One promising area, Bologna adds, is phyto-technologies, which use natural plantings to uptake and sequester certain contaminants that would otherwise be discharged into the environment.

Drones are another the company can use technology in its projects.

“Drones are very useful in gathering large fields of data and allow our surveyors to map and document shoreline conditions for asset management, flood risk assessments, and shoreline stabilization projects.”

Coastal also works to preserve the region’s rich stock of historic structures. The company recently completed a structural stabilization project of Pilgrim Monument in Provincetown, which included installing a new internal structural support system while preserving the historical integrity of the inner stair/ramp system via a state-of-the-art polymer fiber exoskeleton system.

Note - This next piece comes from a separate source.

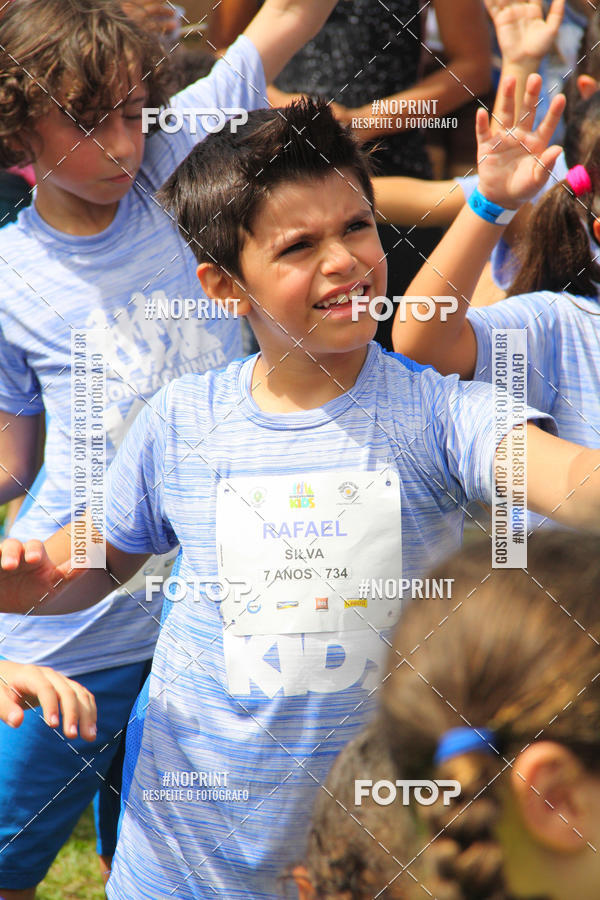 Buy your photos of the eventGonzaguinha Kids 2019 on Fotop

Coastal’s work with Pilgrim Monument and Provincetown Museum is continuing with the Bradford Street Access Project, which is designed to create more of a cohesive downtown Provincetown by connecting Bradford Street to the monument grounds via an inclined elevator. Visitors to the monument atop High Pole Hill currently must either drive to the limited parking area, or climb the steep hill to reach the tourist attraction. The inclined elevator is similar to a cable trams found at many European ski resorts (and in some hilly areas like Taormina in Sicily) with an enclosed cabin that will carry up to 16 people 80 feet up to the monument. The design includes landscaping and a quaint covered pavilion that is in keeping with historic character of town, Bologna says. Construction is set to begin this year, with completion anticipated in 2020.

 

While its work has included may recognizable building projects, the coast remains the heart of the company’s countless projects. Recent projects have included providing structural engineering services for a new harbormaster’s office, garage/maintenance, and café building at Saquatucket Harbor in Harwich, a site within a flood zone; guiding Eastward Ho! Country Club through an extensive permitting process to ensure the links course’s shorefront protection; and creating a pedestrian walkway between two beaches along Weymouth’s Fore River, separated by an inaccessible rocky coastline abutting a steep, heavily vegetated coastal bank.

“With any waterfront project, it’s important to understand the coastal processes and the associated environmental regulatory requirements,” notes Bologna. “While some waterfront infrastructure projects require hard coastal engineering structures, we are seeing more of a push for ‘living shorelines’ that are designed to adapt to sea level changes with more natural processes.”